--- CONSIGNE ---
Recopiez, dans l'extrait ci-dessous sur les bordereaux de livraison, le passage qui va de « Je crois me » jusqu'à « obtenu le bordereau. » inclus.

Je crois me rappeler que j’ai reçu 649,60 $ en argent comptant.

Il a reçu en argent comptant la somme de 620,55 $ qui figure sur le bordereau J216209, ainsi que la somme de 674,47 $ mentionnée sur le bordereau J216060.

[39] On lui a mentionné le bordereau T149356, où les mots “ 43 paquets d’huîtres ” ont été rayés et remplacés par la mention “ 645 livres ”. Il ne savait pas qui avait apporté les changements. Il a affirmé :

[TRADUCTION]

Pour autant que je me souvienne, cette mention avait déjà été rayée quand j’ai obtenu le bordereau.

Il ne savait pas pourquoi les mots “ cueillis à la main ” y figuraient.

[40] En ce qui concerne le bordereau T198401, qui montre des paiements de 637,50 $, il a dit qu’il s’était fait payer par chèque les huîtres livrées. Ce renseignement figurait cependant sur un bordereau de livraison de homards. De même, il a dit avoir reçu un chèque de 660 $ comme il est indiqué sur le bordereau T198403, daté du 15 septembre 1990, pour une livraison d’huîtres.

--- DONNÉES EXTRAITES ---
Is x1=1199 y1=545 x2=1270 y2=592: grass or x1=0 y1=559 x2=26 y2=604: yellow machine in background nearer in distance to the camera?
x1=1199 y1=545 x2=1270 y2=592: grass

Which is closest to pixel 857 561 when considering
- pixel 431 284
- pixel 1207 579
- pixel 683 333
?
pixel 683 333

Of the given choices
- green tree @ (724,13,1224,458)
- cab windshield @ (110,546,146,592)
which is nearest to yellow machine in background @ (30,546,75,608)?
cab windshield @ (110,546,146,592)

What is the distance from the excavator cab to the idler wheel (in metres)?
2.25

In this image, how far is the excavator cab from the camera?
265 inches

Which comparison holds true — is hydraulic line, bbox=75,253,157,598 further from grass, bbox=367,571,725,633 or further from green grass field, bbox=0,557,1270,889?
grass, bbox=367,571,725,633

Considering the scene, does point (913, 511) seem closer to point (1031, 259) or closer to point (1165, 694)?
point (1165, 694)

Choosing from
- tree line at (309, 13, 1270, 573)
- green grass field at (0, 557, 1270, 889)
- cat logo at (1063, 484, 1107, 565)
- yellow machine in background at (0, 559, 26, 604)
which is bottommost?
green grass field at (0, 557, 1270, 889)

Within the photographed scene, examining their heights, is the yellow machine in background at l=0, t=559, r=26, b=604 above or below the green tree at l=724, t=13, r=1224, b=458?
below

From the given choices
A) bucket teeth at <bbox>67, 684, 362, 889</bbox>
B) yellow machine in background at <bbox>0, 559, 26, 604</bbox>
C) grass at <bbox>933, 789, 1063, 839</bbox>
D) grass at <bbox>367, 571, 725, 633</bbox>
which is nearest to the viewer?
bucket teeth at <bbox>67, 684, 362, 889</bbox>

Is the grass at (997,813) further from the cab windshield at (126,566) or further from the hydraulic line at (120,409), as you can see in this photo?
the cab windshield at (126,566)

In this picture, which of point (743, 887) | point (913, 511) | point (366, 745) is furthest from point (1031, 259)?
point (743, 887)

--- RÉPONSE ---
Je crois me rappeler que j’ai reçu 649,60 $ en argent comptant.

Il a reçu en argent comptant la somme de 620,55 $ qui figure sur le bordereau J216209, ainsi que la somme de 674,47 $ mentionnée sur le bordereau J216060.

[39] On lui a mentionné le bordereau T149356, où les mots “ 43 paquets d’huîtres ” ont été rayés et remplacés par la mention “ 645 livres ”. Il ne savait pas qui avait apporté les changements. Il a affirmé :

[TRADUCTION]

Pour autant que je me souvienne, cette mention avait déjà été rayée quand j’ai obtenu le bordereau.